Thorn froze with a sharp intake of breath as all of the blood in his body decidedly ran south.

---
A Winter's Promise chapter "The Treasury" from Thorn's POV
Dialogue stays mostly true to the original chapter, however this time we get a sneak peak into Thorn's mind instead of Ophelia's ;)

Notes:

(See the end of the work for notes.)

Work Text:

Standing in the slim elevator, Thorn did everything in his power to push his tall frame into the corner panel. Careful to not brush against the small valet shivering there, he folded awkward limb over awkward limb.

Beneath him Ophelia shifted in her Mime Livery, sneezing with every floor they passed.

From the corner of his eye, he could see her staring up at him shivering with wide eyes searching his face for a reaction.

Thorn ached to give her one. To hand her his coat. To keep her warm. To protect her. He cursed himself for allowing that train of thought to pass. She’d never be anything but frightened of him. And why shouldn’t she be? He was nothing but the Dragon that led her to the lair and left her there to die. He let out a quiet sigh. No. She would never want him like he wanted her.

He remained silent.

Ophelia stumbled behind him as he led her towards the treasury. Thorn inwardly cringed as he looked about the office. His study was an austere, cold room that held nothing but somber furnishings, abacuses, maps, and graphs.

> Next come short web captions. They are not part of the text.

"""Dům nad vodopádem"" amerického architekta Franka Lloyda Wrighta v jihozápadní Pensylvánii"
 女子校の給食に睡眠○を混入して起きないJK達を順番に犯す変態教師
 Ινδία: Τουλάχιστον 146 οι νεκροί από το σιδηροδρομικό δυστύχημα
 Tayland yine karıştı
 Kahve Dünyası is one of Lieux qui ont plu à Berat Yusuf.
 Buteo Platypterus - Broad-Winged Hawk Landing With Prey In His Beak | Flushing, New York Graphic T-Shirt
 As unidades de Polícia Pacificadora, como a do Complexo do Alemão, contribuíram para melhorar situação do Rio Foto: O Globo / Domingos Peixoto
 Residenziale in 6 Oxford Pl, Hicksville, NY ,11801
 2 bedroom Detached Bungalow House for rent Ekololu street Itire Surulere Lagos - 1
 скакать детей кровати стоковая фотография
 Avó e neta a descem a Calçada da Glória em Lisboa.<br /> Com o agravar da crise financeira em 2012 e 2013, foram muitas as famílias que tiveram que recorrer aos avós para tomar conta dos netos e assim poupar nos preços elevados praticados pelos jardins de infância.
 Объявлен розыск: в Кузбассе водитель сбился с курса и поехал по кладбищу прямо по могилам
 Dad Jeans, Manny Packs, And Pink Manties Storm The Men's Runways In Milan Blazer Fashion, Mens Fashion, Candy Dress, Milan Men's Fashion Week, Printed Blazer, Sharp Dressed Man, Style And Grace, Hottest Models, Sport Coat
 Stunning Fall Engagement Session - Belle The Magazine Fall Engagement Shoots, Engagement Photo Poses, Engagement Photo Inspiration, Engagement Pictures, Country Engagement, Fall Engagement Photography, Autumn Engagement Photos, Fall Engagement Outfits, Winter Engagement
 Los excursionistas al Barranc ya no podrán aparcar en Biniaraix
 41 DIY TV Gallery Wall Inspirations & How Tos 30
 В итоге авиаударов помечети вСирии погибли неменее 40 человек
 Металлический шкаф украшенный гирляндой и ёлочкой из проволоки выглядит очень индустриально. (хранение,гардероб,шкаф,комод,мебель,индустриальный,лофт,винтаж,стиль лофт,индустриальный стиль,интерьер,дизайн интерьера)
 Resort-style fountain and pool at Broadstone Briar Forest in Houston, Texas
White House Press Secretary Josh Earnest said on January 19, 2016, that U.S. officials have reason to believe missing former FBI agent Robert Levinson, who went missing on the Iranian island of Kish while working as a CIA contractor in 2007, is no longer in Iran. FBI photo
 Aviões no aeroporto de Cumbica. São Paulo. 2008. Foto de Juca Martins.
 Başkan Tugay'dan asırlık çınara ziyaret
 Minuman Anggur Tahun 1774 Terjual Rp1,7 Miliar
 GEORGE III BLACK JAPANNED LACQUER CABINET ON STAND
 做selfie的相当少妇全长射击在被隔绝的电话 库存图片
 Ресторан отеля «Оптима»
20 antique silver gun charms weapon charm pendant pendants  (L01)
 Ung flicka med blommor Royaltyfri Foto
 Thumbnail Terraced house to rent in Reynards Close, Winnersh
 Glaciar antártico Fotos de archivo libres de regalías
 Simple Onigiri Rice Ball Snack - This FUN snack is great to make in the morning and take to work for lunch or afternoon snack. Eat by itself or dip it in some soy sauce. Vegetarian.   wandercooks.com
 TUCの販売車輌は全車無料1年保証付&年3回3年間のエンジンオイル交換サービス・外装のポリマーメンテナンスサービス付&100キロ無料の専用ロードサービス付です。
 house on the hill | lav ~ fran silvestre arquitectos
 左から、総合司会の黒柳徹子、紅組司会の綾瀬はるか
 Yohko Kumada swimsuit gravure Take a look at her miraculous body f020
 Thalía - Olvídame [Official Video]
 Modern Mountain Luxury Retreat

Ophelia stood still, staring at his window. Thorn stood still, staring at her.

“You can express yourself here without fear,” he said, after locking the doors behind him.

Thorn was growing uncomfortably warm as he tried to ignore the thought of Ophelia being here with him in his private study. Alone.

Feeling stifled despite the freezing cold study, He took off his uniform with the epaulettes. Now, he was just in a simple jacket buttoned over an impeccably white shirt.

Ophelia pointed to the bulls-eye cut out on the far side wall. “What does that window look onto?” She put her hand to her neck. Her voice rusty as an old gate.

Thorn tried to refrain from reaching towards her. Chiding himself for leaving her at Archibald’s retched Clairdelune.

“The outdoors,” he finally replied.

“The real outdoors?”

“Indeed.”

Ophelia perched herself unto the sofa, like a little girl, to press her nose against the glass completely mesmerized by the real open sky, a sight she hadn’t seen in months.

Thorn watched her carefully as she remained transfixed by the sight.

The shrill ring of a telephone snatched them from their thoughts and back into reality. Thorn answered the call.

“Yes? Brought forward? Four o’ clock, I’ll be there.”

Thorn placed the ear trumpet back on the hook and returned to Ophelia. Leaning against his desk he searched his mind for something to say. Something that would make her warm to his presence. He parted his lips to speak, but Ophelia beat him to it.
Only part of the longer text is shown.